Still not sure yet on my passport but the wife and Julie both have theirs.


----------



## New Golden Mom

Rufus and I (oh yeah and my husband) will be there Saturday and Sunday. We're entered in Rally O.


----------



## sterregold

Looking forward to seeing everyone! Since I'm the chair I will be at the WC, and I will also be showing in conformation on Saturday and Sunday.


----------



## The_Artful_Dodger

New Golden Mom said:


> Rufus and I (oh yeah and my husband) will be there Saturday and Sunday. We're entered in Rally O.


I sent in a form to sign Dodger up for Rally-O too! (hoping the form gets to where its supposed to go and I filled it out correctly or I will be so dissappointed). It'll be his first time competing. It will also be my first time competing in any type of dog competition, so I'm a bit nervous but excited!


----------



## AmbikaGR

It appears obedience is full both days so we will not be going. I am sick over this as I have been looking forward to this for over a year.


----------



## Goldenz2

Hank,

I'm so sorry, you must be so dissapointed. 

I will be going up for a few days and would have liked to meet you.


----------



## New Golden Mom

The_Artful_Dodger said:


> I sent in a form to sign Dodger up for Rally-O too! (hoping the form gets to where its supposed to go and I filled it out correctly or I will be so dissappointed). It'll be his first time competing. It will also be my first time competing in any type of dog competition, so I'm a bit nervous but excited!


We did Rally Novice at the end of April and it was my first time too (and Rufus')...I was SO scared but he did great..he even got top mark! Enjoy yourselves!!


----------



## The_Artful_Dodger

AmbikaGR said:


> It appears obedience is full both days so we will not be going. I am sick over this as I have been looking forward to this for over a year.


That's too bad. Did you try calling? Apparently, as of a few minutes ago anyways, there is about 30 minutes of time left on the sunday for obedience/rally. Since I mailed my entry doh and they haven't even got it yet, they let me fax in a new entry to get Dodger in for rally on the Sunday.


----------



## AmbikaGR

I was on the phone 9 AM this morning with the obedience triall super. He told me Saturday's trials are full and there was some room left on Sunday. But one day of obedience is of little use so unless we get in Saturday from the wait list we will not be entering Sunday.
To top it off today when I called to give the credit card info for the agility trials to the event secretry she informed me that it was likely the Thursday trials would be canceled due to a small entry. So I informed her we did not want the Friday entries if the Thursday trials are canceled. 
We did get in to the WC but it is not worth going for just this. So it looks highly unlikely I will be making this trip that I had been planning on since last year. :no:

Very disappointing, especially for a National Specialty.


----------



## sterregold

I'm sorry you've had such a run of bad luck with the Specialty Hank! Unfortunately it seems CKC agility is in trouble. More and more clubs are experiencing very low entries. And being on the weekday dates has not helped. We could not get Saturday and Sunday as another club has their trial that weekend.
Just one thing for you to consider with Thursday--the WC test is about 20 minutes away from the main show site, so to do it and agility on Thursday would mean a lot of running back and forth, and potentially missing call times at agility.


----------



## esSJay

Bumping this up as it's just over a week away. 

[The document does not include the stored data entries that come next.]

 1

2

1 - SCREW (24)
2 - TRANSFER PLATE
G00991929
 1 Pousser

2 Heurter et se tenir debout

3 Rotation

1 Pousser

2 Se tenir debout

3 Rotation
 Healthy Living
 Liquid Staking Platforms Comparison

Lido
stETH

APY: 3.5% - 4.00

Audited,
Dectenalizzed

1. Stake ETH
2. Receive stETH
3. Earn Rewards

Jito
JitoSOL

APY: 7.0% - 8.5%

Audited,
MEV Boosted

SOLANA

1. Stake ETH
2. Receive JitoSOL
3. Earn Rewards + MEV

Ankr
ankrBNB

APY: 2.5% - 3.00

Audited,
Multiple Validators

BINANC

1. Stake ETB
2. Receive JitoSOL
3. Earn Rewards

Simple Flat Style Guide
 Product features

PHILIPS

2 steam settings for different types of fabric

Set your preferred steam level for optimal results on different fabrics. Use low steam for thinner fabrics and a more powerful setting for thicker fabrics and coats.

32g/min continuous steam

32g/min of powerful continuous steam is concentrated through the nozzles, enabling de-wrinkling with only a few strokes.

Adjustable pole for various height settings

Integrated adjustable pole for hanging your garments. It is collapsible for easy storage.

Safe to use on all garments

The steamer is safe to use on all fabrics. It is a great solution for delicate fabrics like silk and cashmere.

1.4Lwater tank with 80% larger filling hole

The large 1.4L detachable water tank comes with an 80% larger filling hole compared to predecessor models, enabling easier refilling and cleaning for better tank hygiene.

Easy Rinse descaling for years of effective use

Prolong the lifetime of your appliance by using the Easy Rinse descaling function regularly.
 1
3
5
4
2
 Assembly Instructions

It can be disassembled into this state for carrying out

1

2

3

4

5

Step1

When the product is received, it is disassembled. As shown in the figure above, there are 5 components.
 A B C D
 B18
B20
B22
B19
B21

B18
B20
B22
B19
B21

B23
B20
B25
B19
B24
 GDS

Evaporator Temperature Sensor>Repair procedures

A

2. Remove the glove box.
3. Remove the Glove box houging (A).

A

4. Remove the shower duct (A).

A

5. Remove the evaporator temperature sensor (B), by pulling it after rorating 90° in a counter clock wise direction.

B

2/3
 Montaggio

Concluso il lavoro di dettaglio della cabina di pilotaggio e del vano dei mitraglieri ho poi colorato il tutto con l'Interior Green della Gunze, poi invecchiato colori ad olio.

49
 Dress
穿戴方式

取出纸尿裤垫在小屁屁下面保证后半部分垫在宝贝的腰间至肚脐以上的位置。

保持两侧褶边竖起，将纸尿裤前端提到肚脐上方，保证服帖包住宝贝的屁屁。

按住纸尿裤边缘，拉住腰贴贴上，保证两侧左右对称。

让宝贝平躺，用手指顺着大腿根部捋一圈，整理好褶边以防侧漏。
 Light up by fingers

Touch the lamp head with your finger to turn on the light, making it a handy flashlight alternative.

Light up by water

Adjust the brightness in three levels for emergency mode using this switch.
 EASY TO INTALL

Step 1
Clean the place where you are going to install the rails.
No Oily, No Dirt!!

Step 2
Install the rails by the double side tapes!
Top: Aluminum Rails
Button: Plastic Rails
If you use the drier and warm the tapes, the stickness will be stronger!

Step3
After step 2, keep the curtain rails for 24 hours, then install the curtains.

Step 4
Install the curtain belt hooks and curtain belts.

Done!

I'm definitely planning to head down with a friend as a spectator, but I haven't yet decided whether it will be for the Saturday or Sunday yet. I'd love to try and meet most of you and your pooches if I can.  Anyone else going to watch?

It will be my first dog show so I have no idea what to start with, or which day will be the best to go - advice? I'd like to see some of each: conformation (goldens, of course), agility, rally-o and obed, although I understand that some of the facilities are a bit of a drive from each other?

I would love to watch both days but Molson will be dock diving in Port Perry (about 3-4 hours East of Stratford) on whichever day I don't go to GRCC.


----------



## sterregold

The National Specialty is on Saturday and has the larger entry. Sunday is the Regional specialty and judging by the numbers in the schedule there are a few dogs that only entered on Saturday for conformation. So if you can only make one day I'd say to make it Saturday as that is when some of the extra festivities will be happening as well.


----------



## esSJay

sterregold said:


> The National Specialty is on Saturday and has the larger entry. Sunday is the Regional specialty and judging by the numbers in the schedule there are a few dogs that only entered on Saturday for conformation. So if you can only make one day I'd say to make it Saturday as that is when some of the extra festivities will be happening as well.


Perfect. Saturday it is. 

Might be a stupid question, but will the conformation shows include all breeds or are they only goldens because it's a specialty?


----------



## esSJay

Another question... if I wanted to find out who is showing where and when, is there a catalogue to get at the show that lists all the dogs' entered for each event?


----------



## sterregold

Yes there is a master catalogue. Most of the exhibitors will have preordered theirs and there are usually a few extra available for sale at the show secretary's table. There will also be a catalogue available for consultation at the secretary's table if they are otherwise sold out.


----------



## MyMaggieGirl

I am attending as a spectator. A friend of mine is showing her dogs in a few categories. Perhaps I can ask her to look something up???

Also, I'd like to find and meet other Forum members who are attending. Maybe I'll start a separate post just for that.

I've been to a few shows here in Chicago, thanks to Tito Monster and his mom Barb. So I understand a tiny, tiny bit of it all but for me, it's all about seeing the beauty of the breed and meeting fellow owners. I can't wait!


----------



## The_Artful_Dodger

Just saw a news story about this event. They were talking about how great goldens are and why the dogs at the show have registered names...the reported looked like he was having fun shaking paws! They also showed dogs running agility and encouraged people to go out to watch.


----------